= Exercise =
Write the next part of the text on processing compressed video, starting right after its final sentence.

= Page extract =
While compression reduces the storage and network costs, it increases the cost of processing since the data must be decompressed before it can be processed. The overhead of decompression is enormous: today's sophisticated compression algorithms, such as JPEG or MPEG, require between 150 and 300 instructions per pixel for decompression. This corresponds to a rate of 2.7 billion instructions for each second of NTSC quality video processed. Furthermore, the data must often be compressed after processing, which adds one to fifty times more overhead.

One way to circumvent these problems is to process the video data in compressed form. This technique reduces the amount of data that must be processed and avoids complex compression and decompression. Decreasing data volume has the side effect of increasing data locality and thus more efficiently uses processor cache, which further improves performance.

Over the past 4 years, many researchers have applied this idea to MPEG compressed audio, MPEG video, and motion JPEG video. This paper surveys these techniques.

<-- Table of Contents


JPEG

JPEG is a standard for still image compression [10] that can achieve compression ratios as high as 50 to 1. When JPEG is applied to each frame in a video sequence, the result is called "motion JPEG" video compression. The baseline JPEG algorithm is outlined in figure 1. Briefly, JPEG converts an RGB image into the YUV color space, subsampling the chrominance (U and V) components. Each component is divided into 8x8 pixel blocks, which are transformed using a discrete cosine transform (DCT). The post-DCT 8x8 block is encoded as a one dimensional, 64 element vector using zig-zag scanning, a heuristic that places the low frequency coefficients, which are located in the upper left corner of the block, early in the vector. The vector is scaled by dividing each coefficient by a constant. The constant varies from element to element, and is proportional to the human eye's sensitivity to an error in each coefficient. The scaled vector has the following property: an error of up to one half can be introduced in each element without a noticeable difference in the reconstructed image. Consequently, the elements of the scaled vector are rounded to the nearest integer, a process called quantization. Experiments reveal that typically 55 to 60 of the 64 quantized elements are zero, so they are encoded using run-length encoding (RLE), and the result is entropy coded using either Huffman or arithmetic coding.


Figure 1: JPEG Image Compression

In summary, JPEG is a seven step process:

  1. The color space of the image is converted (RGB to YUV)
  2. The discrete cosine transform (DCT) is applied to each 8x8 block of pixels
  3. The result is transform into a 64 element vector using zig-zag coding
  4. The vector is scaled.
  5. The scaled vector is quantized (rounded to the nearest integer).
  6. The quantized vector is run-length encoded (RLE)
  7. The RLE vector is entropy coded.

Decompression is the reverse of compression. Two important facts about JPEG compression will be needed for the discussion in the next section. First, steps 1-4 are linear operators. Second, the RLE vector is a sparse-matrix representation of the scaled, quantized DCT vector.


Figure 2: Spatial Domain Processing

We now turn to the problem of processing JPEG data. A naive approach would decompress the data, process it, and compress the result, as shown in figure 2. This strategy is called spatial domain processing. The basic idea of compressed domain processing is to convert the spatial domain process into its frequency domain equivalent. This conversion is accomplished by representing the spatial domain process and the transforms used in compression a linear operators, and form the composite operator. Compressed data is then processed by entropy decoding the bitstream to recover the sparse vector data, applying the compressed domain operator, and quantizing and compressing the result. Figure 3 shows this strategy.

= Given data =
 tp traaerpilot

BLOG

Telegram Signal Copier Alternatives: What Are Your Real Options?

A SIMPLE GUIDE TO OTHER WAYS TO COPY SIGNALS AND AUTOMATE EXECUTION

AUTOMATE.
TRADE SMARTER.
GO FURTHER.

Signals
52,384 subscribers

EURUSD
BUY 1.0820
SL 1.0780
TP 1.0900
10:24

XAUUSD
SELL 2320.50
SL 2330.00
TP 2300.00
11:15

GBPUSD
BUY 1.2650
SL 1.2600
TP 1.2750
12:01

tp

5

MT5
--
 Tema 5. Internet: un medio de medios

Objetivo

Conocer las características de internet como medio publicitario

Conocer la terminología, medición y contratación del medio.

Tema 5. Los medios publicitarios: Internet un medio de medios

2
* * *
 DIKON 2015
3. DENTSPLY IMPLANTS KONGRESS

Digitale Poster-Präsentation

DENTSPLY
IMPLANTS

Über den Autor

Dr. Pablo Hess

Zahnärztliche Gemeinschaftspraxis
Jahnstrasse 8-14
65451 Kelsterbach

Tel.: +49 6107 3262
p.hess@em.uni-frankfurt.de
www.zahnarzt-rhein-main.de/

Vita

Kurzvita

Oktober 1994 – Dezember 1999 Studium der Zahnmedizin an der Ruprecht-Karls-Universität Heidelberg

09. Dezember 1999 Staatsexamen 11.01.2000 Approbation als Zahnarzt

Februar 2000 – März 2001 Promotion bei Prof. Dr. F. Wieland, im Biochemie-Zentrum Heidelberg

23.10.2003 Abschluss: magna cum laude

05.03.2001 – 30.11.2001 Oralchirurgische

= Result =
Figure 3: Compressed Domain Processing

Perhaps the simplest type of video processing that has been mapped into the compressed domain (for JPEG) is pixel arithmetic [13]. This type of processing consists of four operations: scalar addition (add a constant to each pixel in an image), scalar multiplication (multiply each pixel in an image by a constant), pixel-wise addition (add the pixels in two images), and pixel-wise multiplication (multiply the pixels in two images). These operations can be implemented directly on the run-length coded, quantized vectors (the RLE vectors), which can be obtained by Huffman decoding the JPEG bitstream. It can be shown that scalar addition is equivalent to altering the DC component of each block (the first element in the RLE vector), scalar multiplication is equivalent to multiplying each element of the RLE vector by a constant, and pixel-wise addition is equivalent to adding two RLE vectors. Pixel-wise multiplication is more complex: it involves the multiplication all possible pairs in the two RLE vectors. Since the vectors are relatively sparse, this operation is not too expensive in the average case.

Pixel arithmetic can be used to implement a number of operations. For example, a cross-fade between two video sequences is described by the function

(EQ 1)

where g is an image in the output sequence, f1 and f2 are images in the source sequences, and α is a parameter that varies from 0 (beginning of the cross-fade) to 1 (end of the cross-fade). The implementation of this operation on compressed domain data is straightforward, since it involves only scalar multiplication and pixel-wise addition, and the compressed domain operator is about 100 times faster than its spatial domain equivalent [13].

Another application of pixel arithmetic is image composition. A familiar example of this operation is overlaying a forecaster on a weather map. The overlay is accomplished using three images: a background image (the weather map), a foreground image (the forecaster), and a masking image, which is a bi-level image that has a pixel value of 1 if the corresponding pixel in the output should be taken from the foreground image, 0 if it should be taken from the background. The output image is computed using the following function:

(EQ 2)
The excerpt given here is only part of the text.